Fragmentação da internet no Brasil ganha força com a combinação de leis recentes e mecanismos técnicos que ampliam a capacidade do governo de restringir serviços online, cenário semelhante ao que levou o Nepal a bloquear 26 plataformas, entre elas o WhatsApp.
O gatilho da comparação é a Lei Felca, sancionada em 2024, que estabelece prazo de um ano para que redes sociais e aplicativos mantenham representante legal no país, sob pena de suspensão. O dispositivo ecoa a medida aprovada no Nepal na última semana, responsável por uma onda de bloqueios que provocou protestos nas ruas de Katmandu.
Fragmentação da internet no Brasil se aproxima do modelo do Nepal
Especialistas alertam que o Brasil já possui infraestrutura para cortes em massa. Desde 2023, o sistema Lacre Virtual, operado pela Anatel, permite bloquear remotamente endereços IP e domínios sem ordem judicial. Atualmente, mais de 30 mil endereços estão retidos sob sigilo, segundo dados da própria agência.
O quadro pode se agravar caso o Projeto de Lei 4.557/2024 seja aprovado. O texto subordina o Comitê Gestor da Internet (CGI.br) à Anatel, transferindo ao Executivo o controle dos domínios “.br”, dos números IP e dos principais Pontos de Troca de Tráfego. Para analistas, a mudança criaria as condições administrativas que faltam para desligamentos nacionais semelhantes aos já verificados na Turquia e no Iraque.
Mundo afora, o fenômeno não é isolado. Paquistão, Uganda, Sudão do Sul e Turquia realizaram bloqueios nacionais em 2025. Relatório da Freedom House mostra queda contínua no nível de liberdade digital global, com governos justificando restrições em nome de segurança e soberania.
No Brasil, o Judiciário também mira ferramentas de anonimato. Decisões de 2022 e 2023 fixaram multa diária de até R$ 100 mil a usuários que utilizassem VPN para acessar plataformas suspensas, e chegaram a determinar a retirada desses aplicativos das lojas virtuais, embora a ordem tenha sido revertida posteriormente.

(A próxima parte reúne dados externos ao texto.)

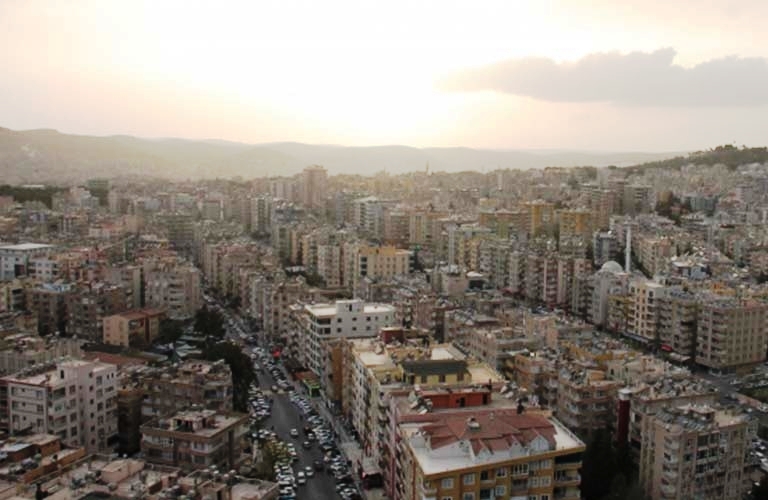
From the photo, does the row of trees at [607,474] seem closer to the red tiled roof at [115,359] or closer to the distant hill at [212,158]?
the red tiled roof at [115,359]

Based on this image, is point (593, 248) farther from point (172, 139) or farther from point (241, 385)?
point (172, 139)

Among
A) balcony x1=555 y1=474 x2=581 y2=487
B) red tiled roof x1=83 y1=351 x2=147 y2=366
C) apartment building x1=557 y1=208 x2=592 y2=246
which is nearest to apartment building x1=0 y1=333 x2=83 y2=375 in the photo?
red tiled roof x1=83 y1=351 x2=147 y2=366

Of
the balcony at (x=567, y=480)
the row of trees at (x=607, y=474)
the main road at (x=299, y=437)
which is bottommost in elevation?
the main road at (x=299, y=437)

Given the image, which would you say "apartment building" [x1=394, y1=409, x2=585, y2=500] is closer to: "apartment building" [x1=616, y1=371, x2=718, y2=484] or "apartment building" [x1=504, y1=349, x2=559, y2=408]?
"apartment building" [x1=616, y1=371, x2=718, y2=484]

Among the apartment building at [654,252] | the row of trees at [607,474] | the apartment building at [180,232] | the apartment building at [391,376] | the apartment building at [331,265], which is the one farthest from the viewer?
the apartment building at [180,232]

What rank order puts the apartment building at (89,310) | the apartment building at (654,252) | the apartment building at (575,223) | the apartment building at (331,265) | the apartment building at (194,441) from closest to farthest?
the apartment building at (194,441) < the apartment building at (89,310) < the apartment building at (654,252) < the apartment building at (331,265) < the apartment building at (575,223)

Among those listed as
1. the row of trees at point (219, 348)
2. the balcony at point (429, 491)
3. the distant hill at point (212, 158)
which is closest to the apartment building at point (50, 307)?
the row of trees at point (219, 348)

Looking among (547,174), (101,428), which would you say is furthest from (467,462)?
(547,174)
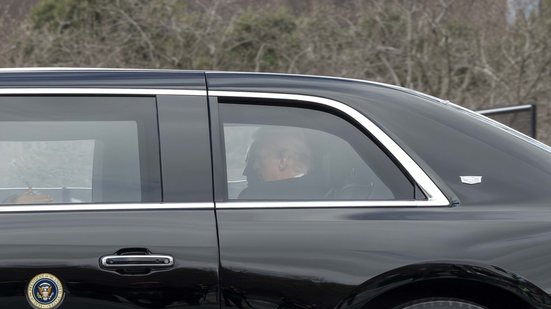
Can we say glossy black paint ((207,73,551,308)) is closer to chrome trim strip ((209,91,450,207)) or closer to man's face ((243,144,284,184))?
chrome trim strip ((209,91,450,207))

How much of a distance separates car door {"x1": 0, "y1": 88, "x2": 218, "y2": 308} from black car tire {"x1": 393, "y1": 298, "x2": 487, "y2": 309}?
0.75m

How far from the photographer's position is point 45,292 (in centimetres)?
329

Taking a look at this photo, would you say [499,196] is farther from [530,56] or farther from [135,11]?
[135,11]

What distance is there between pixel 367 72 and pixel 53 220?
31.3 feet

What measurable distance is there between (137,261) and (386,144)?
1074 millimetres

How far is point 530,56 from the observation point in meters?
12.1

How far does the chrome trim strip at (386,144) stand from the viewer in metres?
3.54

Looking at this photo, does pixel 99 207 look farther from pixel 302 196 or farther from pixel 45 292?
pixel 302 196

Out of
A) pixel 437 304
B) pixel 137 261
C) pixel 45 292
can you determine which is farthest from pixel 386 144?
pixel 45 292

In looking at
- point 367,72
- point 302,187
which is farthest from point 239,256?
point 367,72

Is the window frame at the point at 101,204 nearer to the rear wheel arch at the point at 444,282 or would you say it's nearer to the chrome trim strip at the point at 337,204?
the chrome trim strip at the point at 337,204

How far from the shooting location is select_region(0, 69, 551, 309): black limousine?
11.0 feet

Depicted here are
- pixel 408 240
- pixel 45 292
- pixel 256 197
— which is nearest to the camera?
pixel 45 292

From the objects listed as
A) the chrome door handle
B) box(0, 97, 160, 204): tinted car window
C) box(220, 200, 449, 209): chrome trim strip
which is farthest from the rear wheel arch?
box(0, 97, 160, 204): tinted car window
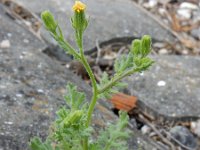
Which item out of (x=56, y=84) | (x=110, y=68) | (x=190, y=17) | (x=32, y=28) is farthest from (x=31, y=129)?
(x=190, y=17)

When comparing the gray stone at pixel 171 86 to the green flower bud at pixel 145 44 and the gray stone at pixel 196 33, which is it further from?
the green flower bud at pixel 145 44

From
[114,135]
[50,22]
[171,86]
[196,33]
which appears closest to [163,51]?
[196,33]

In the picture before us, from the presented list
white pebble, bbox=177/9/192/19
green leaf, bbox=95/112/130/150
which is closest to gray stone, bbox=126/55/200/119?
white pebble, bbox=177/9/192/19

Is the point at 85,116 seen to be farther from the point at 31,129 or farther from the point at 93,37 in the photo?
the point at 93,37

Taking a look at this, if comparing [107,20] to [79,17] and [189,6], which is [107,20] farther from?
[79,17]

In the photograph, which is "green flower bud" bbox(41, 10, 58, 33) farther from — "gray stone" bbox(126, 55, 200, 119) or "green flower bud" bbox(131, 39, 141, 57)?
"gray stone" bbox(126, 55, 200, 119)

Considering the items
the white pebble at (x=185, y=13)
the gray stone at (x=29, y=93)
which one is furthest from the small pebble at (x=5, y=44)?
the white pebble at (x=185, y=13)
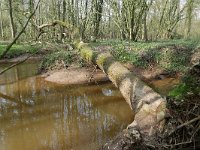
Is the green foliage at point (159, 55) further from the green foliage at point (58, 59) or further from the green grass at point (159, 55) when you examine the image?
the green foliage at point (58, 59)

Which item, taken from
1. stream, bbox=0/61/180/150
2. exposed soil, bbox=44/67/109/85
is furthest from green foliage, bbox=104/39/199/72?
exposed soil, bbox=44/67/109/85

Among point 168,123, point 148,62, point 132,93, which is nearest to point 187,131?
point 168,123

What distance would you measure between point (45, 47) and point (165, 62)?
42.0 feet

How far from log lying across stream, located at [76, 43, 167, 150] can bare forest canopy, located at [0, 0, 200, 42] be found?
608 centimetres

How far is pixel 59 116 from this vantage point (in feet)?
26.6

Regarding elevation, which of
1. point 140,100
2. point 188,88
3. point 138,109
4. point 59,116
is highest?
point 188,88

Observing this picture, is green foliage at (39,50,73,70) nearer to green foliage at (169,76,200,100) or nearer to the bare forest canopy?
the bare forest canopy

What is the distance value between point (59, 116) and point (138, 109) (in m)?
2.82

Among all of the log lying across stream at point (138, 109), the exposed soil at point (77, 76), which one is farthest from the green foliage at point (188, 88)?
the exposed soil at point (77, 76)

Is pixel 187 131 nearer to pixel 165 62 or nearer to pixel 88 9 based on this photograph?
pixel 165 62

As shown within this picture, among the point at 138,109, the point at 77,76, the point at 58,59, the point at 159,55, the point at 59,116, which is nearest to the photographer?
the point at 138,109

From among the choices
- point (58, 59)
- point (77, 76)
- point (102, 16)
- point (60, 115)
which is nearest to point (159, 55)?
point (77, 76)

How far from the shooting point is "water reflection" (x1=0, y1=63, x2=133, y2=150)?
6387 millimetres

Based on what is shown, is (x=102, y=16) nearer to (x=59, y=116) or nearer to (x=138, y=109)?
(x=59, y=116)
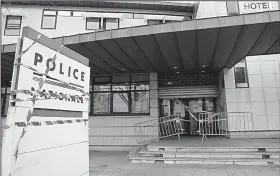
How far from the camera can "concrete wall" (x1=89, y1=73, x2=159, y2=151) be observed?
9914mm

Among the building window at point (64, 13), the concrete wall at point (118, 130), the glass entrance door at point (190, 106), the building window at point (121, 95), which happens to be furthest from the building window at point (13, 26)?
the glass entrance door at point (190, 106)

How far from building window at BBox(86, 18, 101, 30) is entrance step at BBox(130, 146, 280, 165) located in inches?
317

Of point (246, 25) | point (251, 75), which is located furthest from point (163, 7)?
point (246, 25)

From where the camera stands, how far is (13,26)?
12.4 metres

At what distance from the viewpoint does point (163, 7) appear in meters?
12.8

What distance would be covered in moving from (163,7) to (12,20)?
9.11 m

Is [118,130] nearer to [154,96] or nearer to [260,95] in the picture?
[154,96]

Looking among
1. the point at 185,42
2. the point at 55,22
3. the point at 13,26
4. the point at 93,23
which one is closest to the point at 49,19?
the point at 55,22

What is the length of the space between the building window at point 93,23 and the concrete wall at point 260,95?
7.50 m

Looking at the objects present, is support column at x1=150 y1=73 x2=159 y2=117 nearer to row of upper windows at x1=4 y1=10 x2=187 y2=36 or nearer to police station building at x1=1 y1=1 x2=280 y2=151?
police station building at x1=1 y1=1 x2=280 y2=151

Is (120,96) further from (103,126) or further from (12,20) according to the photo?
(12,20)

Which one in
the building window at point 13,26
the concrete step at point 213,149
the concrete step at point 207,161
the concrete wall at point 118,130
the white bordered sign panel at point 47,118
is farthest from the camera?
the building window at point 13,26

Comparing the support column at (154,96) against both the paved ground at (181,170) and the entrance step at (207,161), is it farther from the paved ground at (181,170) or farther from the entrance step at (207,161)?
the paved ground at (181,170)

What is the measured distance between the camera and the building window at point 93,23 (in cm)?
1217
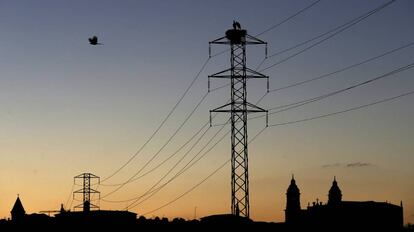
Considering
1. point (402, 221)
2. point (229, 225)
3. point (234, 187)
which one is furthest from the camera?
point (402, 221)

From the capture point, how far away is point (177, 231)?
153 meters

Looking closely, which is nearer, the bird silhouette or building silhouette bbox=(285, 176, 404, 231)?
the bird silhouette

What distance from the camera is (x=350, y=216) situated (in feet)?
566

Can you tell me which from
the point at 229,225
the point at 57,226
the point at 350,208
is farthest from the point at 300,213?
the point at 229,225

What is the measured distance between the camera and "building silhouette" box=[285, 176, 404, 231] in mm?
168375

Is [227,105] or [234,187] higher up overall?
[227,105]

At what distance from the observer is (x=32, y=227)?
529 ft

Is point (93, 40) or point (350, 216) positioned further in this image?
point (350, 216)

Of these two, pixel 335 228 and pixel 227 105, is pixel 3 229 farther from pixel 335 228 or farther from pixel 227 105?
pixel 227 105

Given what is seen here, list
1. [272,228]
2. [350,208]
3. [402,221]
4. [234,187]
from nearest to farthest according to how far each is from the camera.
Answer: [234,187], [272,228], [350,208], [402,221]

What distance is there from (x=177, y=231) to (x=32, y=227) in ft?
86.3

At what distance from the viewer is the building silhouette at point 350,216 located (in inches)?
6629

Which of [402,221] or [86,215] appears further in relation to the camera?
[402,221]

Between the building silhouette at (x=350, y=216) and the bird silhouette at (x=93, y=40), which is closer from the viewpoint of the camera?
the bird silhouette at (x=93, y=40)
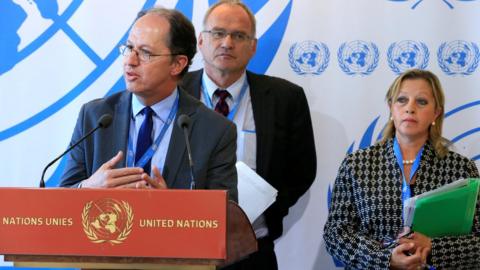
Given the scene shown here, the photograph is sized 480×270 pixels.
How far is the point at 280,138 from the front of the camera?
322 cm

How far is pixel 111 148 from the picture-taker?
7.33ft

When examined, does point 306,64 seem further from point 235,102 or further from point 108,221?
point 108,221

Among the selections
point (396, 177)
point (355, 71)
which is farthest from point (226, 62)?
point (396, 177)

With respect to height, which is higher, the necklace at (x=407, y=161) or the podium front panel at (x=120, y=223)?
the necklace at (x=407, y=161)

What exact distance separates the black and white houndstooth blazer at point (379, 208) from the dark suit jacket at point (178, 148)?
80 centimetres

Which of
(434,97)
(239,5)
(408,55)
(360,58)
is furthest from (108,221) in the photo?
(408,55)

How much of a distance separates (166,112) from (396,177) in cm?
109

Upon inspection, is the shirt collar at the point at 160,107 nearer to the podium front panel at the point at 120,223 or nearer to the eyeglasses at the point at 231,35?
the podium front panel at the point at 120,223

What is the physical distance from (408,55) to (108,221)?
2324mm

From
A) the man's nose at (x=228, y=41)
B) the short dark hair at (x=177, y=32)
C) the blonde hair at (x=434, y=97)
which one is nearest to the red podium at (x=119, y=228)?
the short dark hair at (x=177, y=32)

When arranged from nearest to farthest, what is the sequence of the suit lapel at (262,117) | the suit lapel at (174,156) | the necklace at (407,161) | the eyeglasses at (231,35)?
the suit lapel at (174,156)
the necklace at (407,161)
the suit lapel at (262,117)
the eyeglasses at (231,35)

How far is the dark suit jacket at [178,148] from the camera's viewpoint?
219cm

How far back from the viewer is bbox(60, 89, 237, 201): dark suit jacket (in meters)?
2.19

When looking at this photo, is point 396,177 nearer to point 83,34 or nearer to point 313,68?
point 313,68
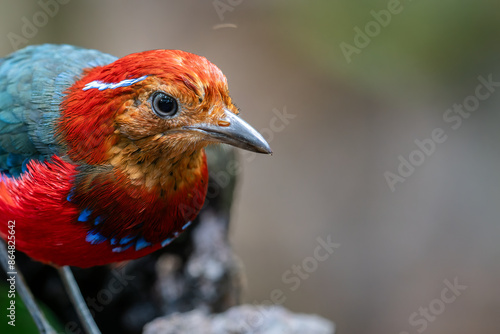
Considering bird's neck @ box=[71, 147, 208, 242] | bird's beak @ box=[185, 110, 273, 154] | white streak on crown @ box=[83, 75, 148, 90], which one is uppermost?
white streak on crown @ box=[83, 75, 148, 90]

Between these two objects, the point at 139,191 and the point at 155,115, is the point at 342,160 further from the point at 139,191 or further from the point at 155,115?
the point at 155,115

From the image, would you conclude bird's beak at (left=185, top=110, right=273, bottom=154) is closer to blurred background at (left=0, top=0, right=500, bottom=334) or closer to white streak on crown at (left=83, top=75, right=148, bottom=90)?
white streak on crown at (left=83, top=75, right=148, bottom=90)

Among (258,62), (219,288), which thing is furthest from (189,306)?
(258,62)

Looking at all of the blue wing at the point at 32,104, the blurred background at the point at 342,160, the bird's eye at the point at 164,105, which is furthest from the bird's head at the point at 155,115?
the blurred background at the point at 342,160

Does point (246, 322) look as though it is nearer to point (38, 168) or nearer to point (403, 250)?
point (38, 168)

Para defensores de direitos digitais, a convergência entre normas punitivas, vigilância técnica e centralização de governança acelera o afastamento do modelo aberto que marcou a rede desde os anos 1990. Eles lembram que a resiliência da internet decorre justamente de sua estrutura distribuída, projetada para sobreviver a falhas físicas — mas não a decisões estatais.
Em meio à discussão, o desafio será equilibrar combate a ilícitos sem reproduzir a “Grande Firewall” chinesa. Caso contrário, afirmam especialistas, o Brasil chegará — em velocidade tectônica, porém constante — ao mesmo ponto em que hoje se encontra o Nepal, onde a conexão mundial se converteu em rede doméstica sob forte filtragem.